*** Opening Text provided ***

First up was She’s Gotta Have It, an early Spike Lee joint from the 1980s with a surprisingly progressive look at female sexuality.  “She” is Nola Darling, serial dater who’s sworn off monogamy, at least for now.  And she doesn’t need a reason either; she’s just doing what she feels like doing.  Lee himself plays one of the three men vying for her undivided attention.  Filmed in a fake documentary style and with rudimentary stylistic flourishes, like filming it entirely in black and white save for one scene of dancing, you can feel Lee reaching for a directorial style as he stretches his film making muscles.  The best part of the film happens in the early-to-middle part of the movie; audiences are still getting to know Nola through interviews of those who know her.  Lee’s character Mars Blackmon talks about what a “freak” she is for liking sex as much as she does, and asserts that a girl with that kind of libido must have “daddy issues” (a stereotype not unheard of today).  From this, the film immediately smash cuts to a stately, middle class home where a well-dressed man is playing classical piano.  After he finishes playing, he turns to the camera and waxes on that Nola grew up wanting for nothing, least of all love, in a childhood home where he and her mother indulged her interests and curiosity.  Take that, misogynists.

*** Closing Text provided ***

▶ _Required tasks_
a - In the piece on She's Gotta Have It, what is the name of the character Spike Lee plays?
b - Carry the piece on She's Gotta Have It further, picking up right after its final sentence.
The material that comes after this is from a different source.

*** Opening Information shown ***

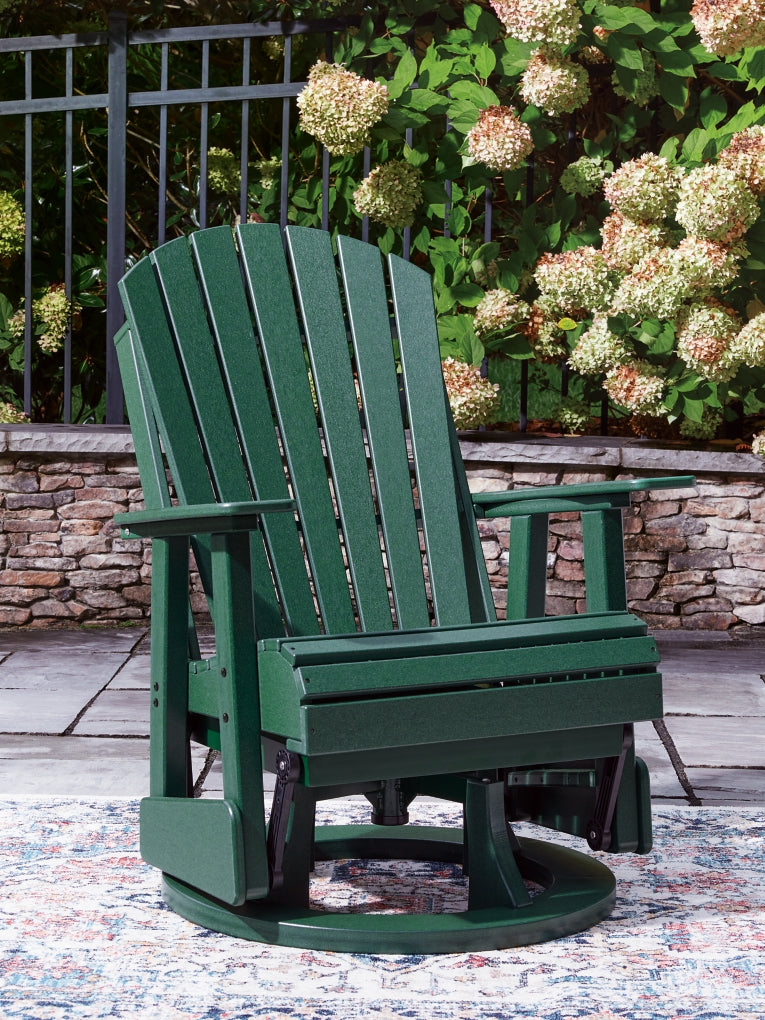Asientos de exterior Hyland Wave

*** Closing Information shown ***

▶ _Results by task_
a - Mars Blackmon.

b -
As I told D in an email, my experience with Spike Lee movies is deleteriously lacking… before She’s Gotta Have It, I had seen only his more mainstream and recent productions (25th Hour, Inside Man), which I liked but did not find particularly challenging of societal norms.  I’m interested to see the films that show his progression from frank social commentary to more boilerplate fare.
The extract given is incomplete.